Na de dood van de twee zonen van Aäron die stierven toen ze in de nabijheid van de HEER kwamen, zei de HEER tegen Mozes:
‘Zeg tegen je broer Aäron dat hij niet zomaar de heilige ruimte achter het voorhangsel mag binnengaan. Het zou zijn dood betekenen, want daar, boven de verzoeningsplaat die op de ark ligt, is de plaats waar Ik in een wolk verschijn.
Dit moet Aäron bij zich hebben wanneer hij de heilige ruimte betreedt:
een stier voor een reinigingsoffer en een ram voor een brandoffer. Hij moet een heilige linnen tuniek aantrekken en een linnen broek dragen. Hij moet een linnen gordel om zijn middel binden en zijn hoofd met een linnen tulband bedekken. Dat is heilige kleding; voordat hij die aantrekt, moet hij zijn lichaam met water wassen. Van de Israëlieten moet hij twee bokken voor een reinigingsoffer in ontvangst nemen en een ram voor een brandoffer.
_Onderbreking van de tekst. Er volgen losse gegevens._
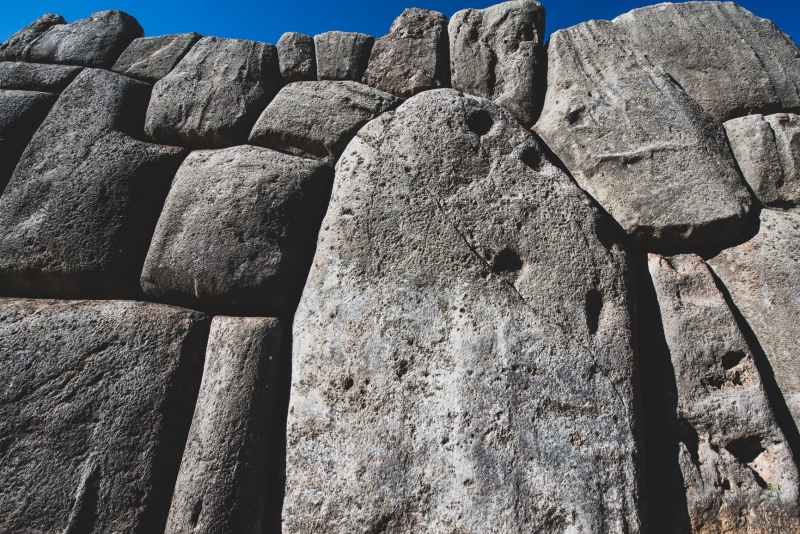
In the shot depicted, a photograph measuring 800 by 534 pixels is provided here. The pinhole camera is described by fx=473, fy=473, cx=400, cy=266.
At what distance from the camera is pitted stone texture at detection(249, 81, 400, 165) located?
5.32 ft

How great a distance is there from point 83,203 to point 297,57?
936mm

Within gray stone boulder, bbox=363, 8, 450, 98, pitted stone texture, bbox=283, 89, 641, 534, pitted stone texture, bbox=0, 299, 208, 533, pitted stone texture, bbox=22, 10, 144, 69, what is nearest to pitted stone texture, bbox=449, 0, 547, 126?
gray stone boulder, bbox=363, 8, 450, 98

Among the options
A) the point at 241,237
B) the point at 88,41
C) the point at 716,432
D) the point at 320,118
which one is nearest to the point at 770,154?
the point at 716,432

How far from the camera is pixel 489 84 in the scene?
1730 mm

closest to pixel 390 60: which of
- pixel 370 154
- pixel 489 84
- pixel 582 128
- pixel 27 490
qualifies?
pixel 489 84

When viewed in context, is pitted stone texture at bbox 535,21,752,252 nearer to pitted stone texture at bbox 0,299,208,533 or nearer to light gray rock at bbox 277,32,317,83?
light gray rock at bbox 277,32,317,83

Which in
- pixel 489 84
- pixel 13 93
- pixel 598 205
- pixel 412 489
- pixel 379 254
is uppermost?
pixel 13 93

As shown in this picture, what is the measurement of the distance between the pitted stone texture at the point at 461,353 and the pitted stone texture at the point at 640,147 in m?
0.15

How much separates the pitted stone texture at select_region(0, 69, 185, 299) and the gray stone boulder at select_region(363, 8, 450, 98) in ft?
2.64

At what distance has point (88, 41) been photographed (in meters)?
1.95

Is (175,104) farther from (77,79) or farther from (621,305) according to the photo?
(621,305)

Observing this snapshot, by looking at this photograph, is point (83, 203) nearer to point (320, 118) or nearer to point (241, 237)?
point (241, 237)

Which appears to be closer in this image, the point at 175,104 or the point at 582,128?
the point at 582,128

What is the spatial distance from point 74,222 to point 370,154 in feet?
3.18
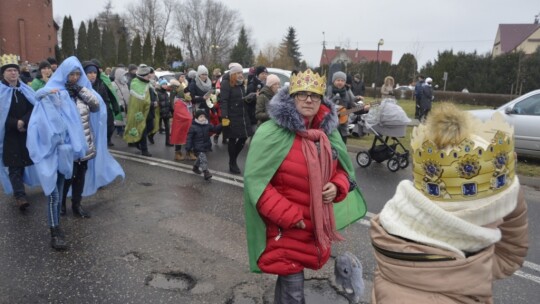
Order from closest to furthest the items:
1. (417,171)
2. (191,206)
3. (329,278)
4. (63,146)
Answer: (417,171) → (329,278) → (63,146) → (191,206)

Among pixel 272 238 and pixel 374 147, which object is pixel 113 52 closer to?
pixel 374 147

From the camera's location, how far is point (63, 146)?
15.7 feet

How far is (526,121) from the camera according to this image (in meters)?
9.68

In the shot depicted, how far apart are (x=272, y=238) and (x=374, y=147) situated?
6.25 m

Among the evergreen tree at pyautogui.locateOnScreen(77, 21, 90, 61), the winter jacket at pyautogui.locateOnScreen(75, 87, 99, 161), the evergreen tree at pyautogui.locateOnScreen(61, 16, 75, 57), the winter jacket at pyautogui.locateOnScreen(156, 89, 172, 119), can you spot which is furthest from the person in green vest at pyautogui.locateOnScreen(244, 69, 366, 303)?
the evergreen tree at pyautogui.locateOnScreen(77, 21, 90, 61)

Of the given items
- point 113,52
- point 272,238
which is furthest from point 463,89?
point 113,52

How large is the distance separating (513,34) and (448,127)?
75125 mm

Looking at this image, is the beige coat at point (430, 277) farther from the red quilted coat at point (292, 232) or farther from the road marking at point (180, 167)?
the road marking at point (180, 167)

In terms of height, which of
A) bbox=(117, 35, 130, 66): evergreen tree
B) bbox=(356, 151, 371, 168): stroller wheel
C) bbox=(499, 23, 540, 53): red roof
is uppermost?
bbox=(499, 23, 540, 53): red roof

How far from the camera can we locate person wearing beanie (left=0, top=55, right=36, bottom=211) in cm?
544

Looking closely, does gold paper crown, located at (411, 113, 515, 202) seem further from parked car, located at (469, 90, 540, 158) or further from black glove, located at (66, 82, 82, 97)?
parked car, located at (469, 90, 540, 158)

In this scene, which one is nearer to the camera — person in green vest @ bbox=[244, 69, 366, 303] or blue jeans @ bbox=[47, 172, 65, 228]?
person in green vest @ bbox=[244, 69, 366, 303]

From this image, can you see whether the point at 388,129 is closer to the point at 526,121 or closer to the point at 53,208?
the point at 526,121

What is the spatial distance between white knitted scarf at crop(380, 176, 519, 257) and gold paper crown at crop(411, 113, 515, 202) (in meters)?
0.03
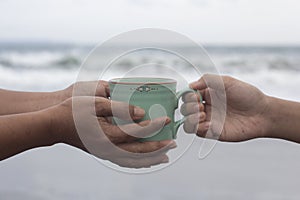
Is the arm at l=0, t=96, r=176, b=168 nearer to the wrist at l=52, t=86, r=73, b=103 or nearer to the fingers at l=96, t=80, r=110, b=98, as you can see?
the fingers at l=96, t=80, r=110, b=98

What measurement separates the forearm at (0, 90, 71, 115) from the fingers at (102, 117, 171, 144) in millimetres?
250

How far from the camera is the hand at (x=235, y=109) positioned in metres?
0.85

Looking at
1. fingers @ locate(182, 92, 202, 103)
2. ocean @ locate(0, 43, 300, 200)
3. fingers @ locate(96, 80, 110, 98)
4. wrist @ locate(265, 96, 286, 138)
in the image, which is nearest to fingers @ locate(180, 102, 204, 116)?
fingers @ locate(182, 92, 202, 103)

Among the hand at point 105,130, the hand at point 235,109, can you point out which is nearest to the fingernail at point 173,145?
the hand at point 105,130

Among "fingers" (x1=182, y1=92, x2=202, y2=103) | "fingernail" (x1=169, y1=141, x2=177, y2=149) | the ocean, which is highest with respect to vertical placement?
"fingers" (x1=182, y1=92, x2=202, y2=103)

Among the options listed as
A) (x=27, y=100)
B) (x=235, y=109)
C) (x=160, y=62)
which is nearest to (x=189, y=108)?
(x=235, y=109)

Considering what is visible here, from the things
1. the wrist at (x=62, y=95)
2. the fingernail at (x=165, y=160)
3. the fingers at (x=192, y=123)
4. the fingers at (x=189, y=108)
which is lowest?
the fingernail at (x=165, y=160)

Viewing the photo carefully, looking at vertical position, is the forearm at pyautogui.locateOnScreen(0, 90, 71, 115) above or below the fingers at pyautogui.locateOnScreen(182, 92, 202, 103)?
above

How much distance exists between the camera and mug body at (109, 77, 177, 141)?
2.15 ft

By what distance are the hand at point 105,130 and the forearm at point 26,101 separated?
0.62 feet

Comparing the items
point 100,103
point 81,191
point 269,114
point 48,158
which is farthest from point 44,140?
point 48,158

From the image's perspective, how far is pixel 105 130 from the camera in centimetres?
72

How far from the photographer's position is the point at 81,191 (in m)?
1.61

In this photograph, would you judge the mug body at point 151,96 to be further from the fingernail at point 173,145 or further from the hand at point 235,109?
the hand at point 235,109
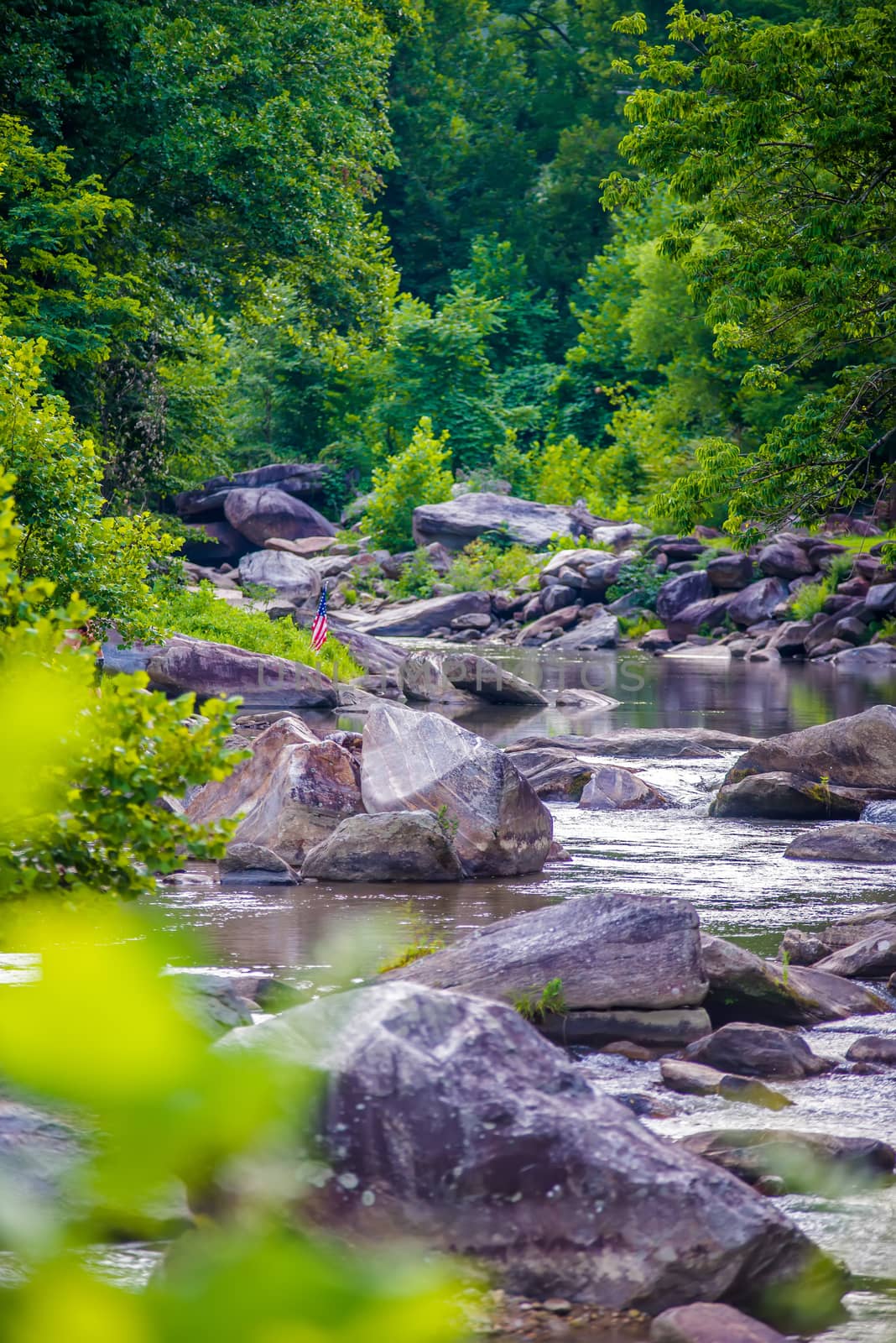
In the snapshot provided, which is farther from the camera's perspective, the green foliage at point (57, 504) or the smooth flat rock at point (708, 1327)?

De stier biedt Aäron aan als reinigingsoffer namens zichzelf, om voor zichzelf en zijn familie verzoening te bewerken. De beide bokken moet hij naar de ingang van de ontmoetingstent brengen, en daar, ten overstaan van de HEER, moet hij door loting vaststellen welke bok bestemd is voor de HEER en welke voor Azazel. De bok die door het lot voor de HEER bestemd is, moet hij als reinigingsoffer opdragen; de bok die door het lot bestemd is voor Azazel moet levend voor de HEER blijven staan om verzoening mee te bewerken, en daarna de woestijn in worden gestuurd, naar Azazel.
Aäron moet de stier voor zijn eigen reinigingsoffer aan de HEER opdragen, om voor zichzelf en zijn familie verzoening te bewerken. Hij moet de stier slachten en een vuurbak vullen met gloeiende houtskool van het altaar dat bij de ingang van de ontmoetingstent staat. Hij moet twee handen fijngestampt geurig reukwerk nemen en dat alles naar de heilige ruimte achter het voorhangsel brengen. Daar moet hij het reukwerk ten overstaan van de HEER op het vuur leggen opdat de wolk van het reukwerk de verzoeningsplaat op de ark met de verbondstekst aan het oog onttrekt, anders sterft hij.